A statement issued by the IMF on April 5, 2021, clarified that the debt relief facility will allow “the payment of CCRT grants to repay all eligible debt services that have fallen due to the IMF among the poorest and most deprived. vulnerable members from April 14, 2021, to October 15, 2021, estimated at 168 SDRs ($ 238 million).

The Fund disclosed that, with sufficient resources in the CCRT, the debt relief facility could be granted for the remaining period from 16 October 2021 to 13 April 2022, amounting to a total of around 680 SDRs (USD 964).

However, in addition to debt relief for some African countries, the African Economic Outlook for 2021 christens “From Debt Resolution to Growth: The Road to Africa”, Dr. Akinwumi Adesina, President of the African Development Bank Group. called for ‘one last comprehensive debt relief for Africa. “

“The time for a final debt relief for Africa is now. But such relief will require African countries to commit firmly to their share of the deal through bold governance reforms to eliminate all forms of public resource leakage, improve domestic resource mobilization and improve transparency, including on debt and in the sector. of natural resources, “Adesina said in a report published in March 2021.

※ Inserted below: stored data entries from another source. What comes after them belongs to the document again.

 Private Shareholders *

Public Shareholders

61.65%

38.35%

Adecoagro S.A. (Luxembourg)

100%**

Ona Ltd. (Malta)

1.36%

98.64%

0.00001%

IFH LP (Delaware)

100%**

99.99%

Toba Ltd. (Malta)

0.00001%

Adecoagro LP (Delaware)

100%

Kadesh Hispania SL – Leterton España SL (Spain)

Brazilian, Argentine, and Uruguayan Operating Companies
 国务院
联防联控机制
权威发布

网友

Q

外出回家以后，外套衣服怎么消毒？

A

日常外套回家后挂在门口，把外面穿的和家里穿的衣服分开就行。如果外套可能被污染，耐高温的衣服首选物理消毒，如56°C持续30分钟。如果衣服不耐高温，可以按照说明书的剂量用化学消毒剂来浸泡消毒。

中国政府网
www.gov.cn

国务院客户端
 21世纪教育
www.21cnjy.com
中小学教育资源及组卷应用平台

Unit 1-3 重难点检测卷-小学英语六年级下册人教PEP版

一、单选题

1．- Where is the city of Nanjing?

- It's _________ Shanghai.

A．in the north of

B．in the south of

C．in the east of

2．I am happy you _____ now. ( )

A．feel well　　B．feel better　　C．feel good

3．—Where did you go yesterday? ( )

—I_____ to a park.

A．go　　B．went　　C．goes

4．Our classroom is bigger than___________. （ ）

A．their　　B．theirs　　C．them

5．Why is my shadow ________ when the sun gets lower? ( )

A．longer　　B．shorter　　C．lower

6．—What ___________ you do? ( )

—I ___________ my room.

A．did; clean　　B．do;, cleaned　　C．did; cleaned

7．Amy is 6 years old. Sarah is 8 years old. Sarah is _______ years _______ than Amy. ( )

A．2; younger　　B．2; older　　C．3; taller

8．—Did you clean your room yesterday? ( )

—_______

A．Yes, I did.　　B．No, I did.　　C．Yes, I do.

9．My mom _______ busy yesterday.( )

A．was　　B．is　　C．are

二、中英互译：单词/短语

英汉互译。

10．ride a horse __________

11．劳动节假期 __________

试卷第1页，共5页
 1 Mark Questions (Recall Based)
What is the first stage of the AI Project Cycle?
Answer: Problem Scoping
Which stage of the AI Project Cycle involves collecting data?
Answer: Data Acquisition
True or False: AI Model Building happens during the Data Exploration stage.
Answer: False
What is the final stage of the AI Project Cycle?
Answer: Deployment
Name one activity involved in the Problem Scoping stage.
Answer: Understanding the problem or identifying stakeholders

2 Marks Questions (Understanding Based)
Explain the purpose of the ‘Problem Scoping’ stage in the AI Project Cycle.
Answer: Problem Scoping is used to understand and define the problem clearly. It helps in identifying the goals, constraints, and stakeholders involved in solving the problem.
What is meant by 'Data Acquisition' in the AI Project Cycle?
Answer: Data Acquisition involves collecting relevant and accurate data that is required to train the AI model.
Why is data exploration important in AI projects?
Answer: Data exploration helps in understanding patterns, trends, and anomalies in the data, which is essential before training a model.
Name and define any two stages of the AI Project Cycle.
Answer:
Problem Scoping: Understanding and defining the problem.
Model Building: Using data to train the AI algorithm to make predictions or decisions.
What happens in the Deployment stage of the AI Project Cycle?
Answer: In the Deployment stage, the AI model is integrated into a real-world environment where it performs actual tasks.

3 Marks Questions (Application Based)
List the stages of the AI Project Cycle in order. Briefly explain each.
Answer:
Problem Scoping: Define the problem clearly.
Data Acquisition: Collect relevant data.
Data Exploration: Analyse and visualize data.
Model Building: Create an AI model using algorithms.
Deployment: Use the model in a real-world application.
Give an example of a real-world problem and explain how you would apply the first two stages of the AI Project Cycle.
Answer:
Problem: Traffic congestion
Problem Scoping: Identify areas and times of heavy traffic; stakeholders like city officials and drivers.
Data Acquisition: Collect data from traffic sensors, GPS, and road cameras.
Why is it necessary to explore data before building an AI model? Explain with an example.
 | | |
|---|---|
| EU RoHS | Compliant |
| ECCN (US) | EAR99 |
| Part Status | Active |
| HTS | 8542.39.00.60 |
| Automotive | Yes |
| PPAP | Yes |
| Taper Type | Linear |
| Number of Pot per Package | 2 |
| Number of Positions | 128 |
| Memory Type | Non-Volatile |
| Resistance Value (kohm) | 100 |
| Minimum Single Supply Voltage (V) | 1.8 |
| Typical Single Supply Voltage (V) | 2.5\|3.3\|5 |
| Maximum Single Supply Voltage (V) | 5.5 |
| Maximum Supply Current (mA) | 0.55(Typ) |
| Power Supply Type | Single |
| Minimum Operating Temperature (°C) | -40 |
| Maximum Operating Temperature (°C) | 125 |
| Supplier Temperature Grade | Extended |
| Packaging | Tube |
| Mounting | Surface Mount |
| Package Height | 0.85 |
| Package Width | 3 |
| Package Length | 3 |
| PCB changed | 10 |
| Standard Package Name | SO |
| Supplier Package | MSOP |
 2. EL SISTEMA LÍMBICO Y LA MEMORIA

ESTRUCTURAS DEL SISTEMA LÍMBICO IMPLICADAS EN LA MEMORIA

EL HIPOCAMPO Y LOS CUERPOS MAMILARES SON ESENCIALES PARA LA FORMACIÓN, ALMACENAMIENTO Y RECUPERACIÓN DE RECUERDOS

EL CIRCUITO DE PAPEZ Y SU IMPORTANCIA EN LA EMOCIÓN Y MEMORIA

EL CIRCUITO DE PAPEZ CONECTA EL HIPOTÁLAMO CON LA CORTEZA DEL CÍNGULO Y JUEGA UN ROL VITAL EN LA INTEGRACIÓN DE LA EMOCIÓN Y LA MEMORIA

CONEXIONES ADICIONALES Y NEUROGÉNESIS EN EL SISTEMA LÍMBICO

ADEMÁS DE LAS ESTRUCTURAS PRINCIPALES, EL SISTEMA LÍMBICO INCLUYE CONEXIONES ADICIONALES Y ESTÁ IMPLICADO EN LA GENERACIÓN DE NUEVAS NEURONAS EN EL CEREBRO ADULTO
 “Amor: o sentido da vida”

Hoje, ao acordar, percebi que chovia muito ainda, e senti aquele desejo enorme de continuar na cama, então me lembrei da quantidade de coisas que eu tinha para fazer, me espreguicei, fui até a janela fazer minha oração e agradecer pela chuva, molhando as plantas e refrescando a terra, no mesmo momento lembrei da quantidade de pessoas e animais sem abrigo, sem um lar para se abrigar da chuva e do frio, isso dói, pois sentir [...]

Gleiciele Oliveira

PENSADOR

He explained that the G20 is working for a global partnership to support temporary debt relief for developing countries through the Debt Relief Initiative.

“However, debt payments are being postponed and the initiative covers only a small part of Africa’s total bilateral debt,” he said.

Similar to Adeshina’s call for a comprehensive last debt relief for Africa, Mutize explained that some experts “are calling for a permanent debt cancellation to reduce the debt burden on African countries as they emerge from the COVID-19 pandemic crisis. countries will have high public debt as they use all available credit lines to provide resources to combat the pandemic. “

Mutize noted that private creditors holding commercial debt were reluctant to participate in debt relief as they “criticized the G20’s call for a freeze on all debt repayments”.

However, President Garba Shehu’s official spokesman posted on his Twitter account @GarShehu that President Bukhari had said at the summit that Africa needed “full relief” and not just relief for some African countries.

“According to him, many African countries have already experienced debt and the suspension of the debt service by France and the G20 does not go far enough,” Shehu wrote on Twitter.

On the claim that Nigeria was excluded in debt relief granted to Africa, the Daily Trust on Sunday recalled that in October 2020, the federal government refused dismissals from the IMF to suspend debt service.